# SE-R (SpecV) and AutoX



## initial V (Aug 11, 2004)

i've did much reading on different threads and on NPM.com for information on the SE-R (SpecV).
these questions are directed towards AutoX racers with an SE-R (SpecV) but anyone is free to answer it.

(for AutoX racers) what suspension do you use for AutoX?
(for anyone) what suspension do you recommend? so far i've narrow it down to 3 choices: Nismo, Tein, or JIC.


----------



## BEJAY1 (Jul 10, 2002)

I'd think any of those decent choices. One of my decisions when upgrading from just strut/springs was rebuildability and service. In 3 years I've had to have 2 revalves/rebuilds and that's huge difference to me.


----------



## xbrandonx (Mar 27, 2004)

initial V said:


> i've did much reading on different threads and on NPM.com for information on the SE-R (SpecV).
> these questions are directed towards AutoX racers with an SE-R (SpecV) but anyone is free to answer it.
> 
> (for AutoX racers) what suspension do you use for AutoX?
> (for anyone) what suspension do you recommend? so far i've narrow it down to 3 choices: Nismo, Tein, or JIC.

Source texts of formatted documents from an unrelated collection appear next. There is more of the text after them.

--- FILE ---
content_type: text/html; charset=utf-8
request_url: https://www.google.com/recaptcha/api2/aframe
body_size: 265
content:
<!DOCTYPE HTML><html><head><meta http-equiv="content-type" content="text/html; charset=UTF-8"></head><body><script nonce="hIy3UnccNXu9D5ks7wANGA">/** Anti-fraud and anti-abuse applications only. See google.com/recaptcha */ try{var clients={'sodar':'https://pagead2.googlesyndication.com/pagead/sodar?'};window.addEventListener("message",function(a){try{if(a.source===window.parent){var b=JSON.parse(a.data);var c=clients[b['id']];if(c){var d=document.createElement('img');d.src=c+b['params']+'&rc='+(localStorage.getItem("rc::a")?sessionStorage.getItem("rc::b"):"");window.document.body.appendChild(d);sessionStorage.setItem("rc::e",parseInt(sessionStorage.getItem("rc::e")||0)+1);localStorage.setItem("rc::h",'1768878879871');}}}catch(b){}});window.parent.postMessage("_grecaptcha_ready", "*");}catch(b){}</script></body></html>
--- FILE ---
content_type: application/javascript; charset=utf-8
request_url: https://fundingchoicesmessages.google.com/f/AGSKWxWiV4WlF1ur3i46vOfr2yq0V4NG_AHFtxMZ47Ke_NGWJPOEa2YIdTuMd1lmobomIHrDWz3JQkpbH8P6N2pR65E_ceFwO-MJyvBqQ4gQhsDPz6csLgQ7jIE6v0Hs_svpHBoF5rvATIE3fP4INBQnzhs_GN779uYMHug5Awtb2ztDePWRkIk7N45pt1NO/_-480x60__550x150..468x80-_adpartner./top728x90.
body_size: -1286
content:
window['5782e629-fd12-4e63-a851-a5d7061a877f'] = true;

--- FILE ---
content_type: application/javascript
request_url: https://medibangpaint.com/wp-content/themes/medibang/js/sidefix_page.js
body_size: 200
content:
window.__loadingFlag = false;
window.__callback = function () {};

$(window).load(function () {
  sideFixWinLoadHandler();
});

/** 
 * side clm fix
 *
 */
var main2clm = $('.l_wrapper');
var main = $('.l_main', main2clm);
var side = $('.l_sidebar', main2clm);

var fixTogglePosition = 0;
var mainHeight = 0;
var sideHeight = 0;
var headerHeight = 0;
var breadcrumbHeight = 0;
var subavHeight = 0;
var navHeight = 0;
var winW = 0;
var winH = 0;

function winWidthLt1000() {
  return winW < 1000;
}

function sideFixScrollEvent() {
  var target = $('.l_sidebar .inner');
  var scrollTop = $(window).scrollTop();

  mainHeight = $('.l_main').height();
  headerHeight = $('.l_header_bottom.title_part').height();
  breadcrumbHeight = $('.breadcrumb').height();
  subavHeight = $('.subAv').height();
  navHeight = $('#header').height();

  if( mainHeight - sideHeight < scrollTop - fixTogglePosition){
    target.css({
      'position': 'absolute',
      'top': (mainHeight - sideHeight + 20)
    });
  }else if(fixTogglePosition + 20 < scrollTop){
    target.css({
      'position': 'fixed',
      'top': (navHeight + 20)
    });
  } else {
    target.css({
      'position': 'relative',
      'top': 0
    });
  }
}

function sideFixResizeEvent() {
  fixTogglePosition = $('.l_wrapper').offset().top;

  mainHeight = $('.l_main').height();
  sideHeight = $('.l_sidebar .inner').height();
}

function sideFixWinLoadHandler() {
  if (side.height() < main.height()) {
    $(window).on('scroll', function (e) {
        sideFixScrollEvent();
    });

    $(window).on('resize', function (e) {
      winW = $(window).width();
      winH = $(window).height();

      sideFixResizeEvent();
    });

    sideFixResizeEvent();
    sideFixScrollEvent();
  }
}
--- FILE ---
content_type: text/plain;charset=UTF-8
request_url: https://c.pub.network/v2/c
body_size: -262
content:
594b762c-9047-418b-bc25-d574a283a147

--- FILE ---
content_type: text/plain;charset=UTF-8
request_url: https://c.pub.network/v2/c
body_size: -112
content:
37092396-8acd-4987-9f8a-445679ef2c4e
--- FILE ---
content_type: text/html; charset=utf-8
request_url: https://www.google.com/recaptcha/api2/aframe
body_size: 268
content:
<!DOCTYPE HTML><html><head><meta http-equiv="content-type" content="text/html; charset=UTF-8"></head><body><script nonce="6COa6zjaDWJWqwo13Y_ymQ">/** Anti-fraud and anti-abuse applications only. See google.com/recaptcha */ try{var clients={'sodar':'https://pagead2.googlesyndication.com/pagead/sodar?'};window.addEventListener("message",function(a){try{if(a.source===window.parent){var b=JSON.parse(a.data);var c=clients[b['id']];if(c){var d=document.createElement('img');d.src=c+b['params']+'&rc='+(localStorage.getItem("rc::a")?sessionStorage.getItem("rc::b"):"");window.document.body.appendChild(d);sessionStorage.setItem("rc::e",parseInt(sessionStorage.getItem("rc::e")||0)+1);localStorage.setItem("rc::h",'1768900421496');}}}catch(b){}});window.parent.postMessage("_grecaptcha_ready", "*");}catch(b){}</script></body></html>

if you can find the JICs get them. They are by far the best. The nismo and Tein would both also be good choices, the K-sports are fairly new and I've heard of 2 people blowing them already (less then 10k on them) but with the adjustable lowers, they have more adjusting abaility the the teins.


I have no complains about my Tein basics though and while I have not autoXed on the car (yet) I would have no worries doing it on them at all.


----------



## zachmccool (Mar 7, 2005)

I dont know much about those struts but remember to stay in the stock category you can only have two external adjustments! Also eny thing that requires you to use after market springs would take you out of the stock category!:banhump:


----------